Sans intention explicative, ce cinéma-là vise à rendre compte des virtualités psychiques que la folie déploie, car : « Comment un délire commence-t-il ? Il se peut que le cinéma soit apte à saisir le mouvement de la folie, précisément parce qu’il n’est pas analytique et régressif, mais explore un champ global de coexistence » écrivent Deleuze et Guattari dans L’Anti-Œdipe qui est la référence organisatrice de l’ouvrage de Jean-Claude Polack. Tous les films analysés, c’est à dire le cinéma qui intéresse l’auteur, sont des œuvres où la créativité se manifeste dans « des strates d’expression non encore mises en coup réglée par l’institution familiale, la langue, les divisions du travail et du sexe (…) indépendants de l’ordre signifiant, des logiques narratives ».

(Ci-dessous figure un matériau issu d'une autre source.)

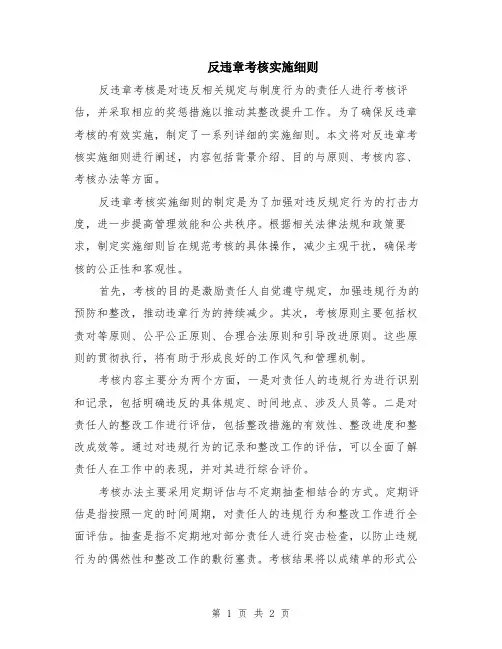 反违章考核实施细则

反违章考核是对违反相关规定与制度行为的责任人进行考核评估，并采取相应的奖惩措施以推动其整改提升工作。为了确保反违章考核的有效实施，制定了一系列详细的实施细则。本文将对反违章考核实施细则进行阐述，内容包括背景介绍、目的与原则、考核内容、考核办法等方面。

反违章考核实施细则的制定是为了加强对违反规定行为的打击力度，进一步提高管理效能和公共秩序。根据相关法律法规和政策要求，制定实施细则旨在规范考核的具体操作，减少主观干扰，确保考核的公正性和客观性。

首先，考核的目的是激励责任人自觉遵守规定，加强违规行为的预防和整改，推动违章行为的持续减少。其次，考核原则主要包括权责对等原则、公平公正原则、合理合法原则和引导改进原则。这些原则的贯彻执行，将有助于形成良好的工作风气和管理机制。

考核内容主要分为两个方面，一是对责任人的违规行为进行识别和记录，包括明确违反的具体规定、时间地点、涉及人员等。二是对责任人的整改工作进行评估，包括整改措施的有效性、整改进度和整改成效等。通过对违规行为的记录和整改工作的评估，可以全面了解责任人在工作中的表现，并对其进行综合评价。

考核办法主要采用定期评估与不定期抽查相结合的方式。定期评估是指按照一定的时间周期，对责任人的违规行为和整改工作进行全面评估。抽查是指不定期地对部分责任人进行突击检查，以防止违规行为的偶然性和整改工作的敷衍塞责。考核结果将以成绩单的形式公

第 1 页 共 2 页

Le rapprochement entre rêve et cinéma a fait l’objet de nombreux travaux. Jean-Claude Polack fait l’hypothèse d’une proximité fonctionnelle du dispositif cinématographique et de l’appareil psychique. Mais, après Freud qui a vu l’analogie entre rêve et film, les oeuvres choisies par Jean-Claude Polack évoquent un inconscient d’avant l’inconscient freudien. Le film ne révèle pas l’infantile et le refoulé, mais « témoigne avec éclat d’une autre manière hitchcockienne – mutante, anoedipienne – d’explorer le désir ». Ce cinéma-là explore l’indicible, le monde des objets partiels, des corps fragmentés, des espaces-temps dissous, du rhizome d’affects, marqué par les modulations des points de vue, les fissures et les décalages des modes narratifs qui suivent un agencement singulier pour chaque cinéaste, mais qui ont tous à voir avec les « machinismes désirants ». D’un film de Kubrick - mais cela peut s’appliquer à d’autres films - Jean-Claude Polack dit qu’il expérimente une « pensée cinéma », aux confins de la clinique psychopathologique, combinant « les investissements sociaux du désir avec les machinismes élémentaires de la vie pulsionnelle ».
L’ouvrage s’inscrit aussi dans un engagement politique. L’auteur montre comment les images cinématographies sont asservies au marché capitaliste, mais aussi comment dans la création cinématographique de certains artistes elles deviennent subversives, montrent l’envers des valeurs dominantes, idéologiques et névrotiques, dans une résistance à « l’expansion d’une aliénation planétaire ».
Le livre est d’une belle écriture, même si la référence deleuzienne et guattarienne en rend parfois l’accès difficile, le style pouvant paraître jargonnant pour celui qui n’est pas familier avec cet univers théorique. Inspiré et soutenu par la grande culture cinématographie et l’expérience très riche de la psychose de l’auteur, l’ouvrage a pour le lecteur un double intérêt. D’abord, il offre une possibilité de se familiariser avec la théorie de Deleuze et Guattari à travers cette articulation avec le cinéma, qui en facilite peut-être l’accès. Ensuite, Jean-Claude Polack nous fait entrer dans le monde du cinéma et revoir un certain nombre de films avec un éclairage qui en renouvelle et en approfondit la compréhension.